## [Exercise objective]
Lines with "Position" in the entries below: count them and reply with the number alone.

## [Saved entries]
- Opening Delimiter -

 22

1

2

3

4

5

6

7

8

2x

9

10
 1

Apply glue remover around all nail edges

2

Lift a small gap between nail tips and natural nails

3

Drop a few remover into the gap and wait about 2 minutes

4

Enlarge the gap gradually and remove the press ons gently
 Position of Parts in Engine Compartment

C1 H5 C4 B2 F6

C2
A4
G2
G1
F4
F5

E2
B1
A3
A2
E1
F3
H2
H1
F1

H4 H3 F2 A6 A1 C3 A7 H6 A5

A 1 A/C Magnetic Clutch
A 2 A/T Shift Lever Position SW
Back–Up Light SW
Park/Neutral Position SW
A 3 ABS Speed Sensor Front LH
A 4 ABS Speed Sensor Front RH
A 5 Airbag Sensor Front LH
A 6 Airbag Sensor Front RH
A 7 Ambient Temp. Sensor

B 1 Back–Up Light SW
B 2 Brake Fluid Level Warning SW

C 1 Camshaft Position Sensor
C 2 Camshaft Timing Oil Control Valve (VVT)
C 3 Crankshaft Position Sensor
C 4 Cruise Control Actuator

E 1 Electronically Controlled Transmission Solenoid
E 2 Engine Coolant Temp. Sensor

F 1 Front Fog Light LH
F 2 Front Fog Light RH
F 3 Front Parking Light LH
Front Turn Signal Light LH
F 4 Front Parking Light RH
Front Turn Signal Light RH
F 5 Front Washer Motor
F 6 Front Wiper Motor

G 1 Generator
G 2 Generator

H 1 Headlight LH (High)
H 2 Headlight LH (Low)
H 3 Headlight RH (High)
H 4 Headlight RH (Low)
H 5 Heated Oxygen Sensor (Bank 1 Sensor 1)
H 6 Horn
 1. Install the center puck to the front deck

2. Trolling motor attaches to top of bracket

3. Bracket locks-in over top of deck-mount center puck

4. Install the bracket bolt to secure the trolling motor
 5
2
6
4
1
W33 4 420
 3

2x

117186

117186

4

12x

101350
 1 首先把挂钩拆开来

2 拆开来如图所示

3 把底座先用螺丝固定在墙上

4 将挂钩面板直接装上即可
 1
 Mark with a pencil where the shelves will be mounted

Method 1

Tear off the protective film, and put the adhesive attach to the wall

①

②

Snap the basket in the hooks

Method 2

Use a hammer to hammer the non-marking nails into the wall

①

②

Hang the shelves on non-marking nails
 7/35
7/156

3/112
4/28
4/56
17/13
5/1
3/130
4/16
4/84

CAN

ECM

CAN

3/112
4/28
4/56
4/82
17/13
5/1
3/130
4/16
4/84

- Closing Delimiter -

## [Written solution]
5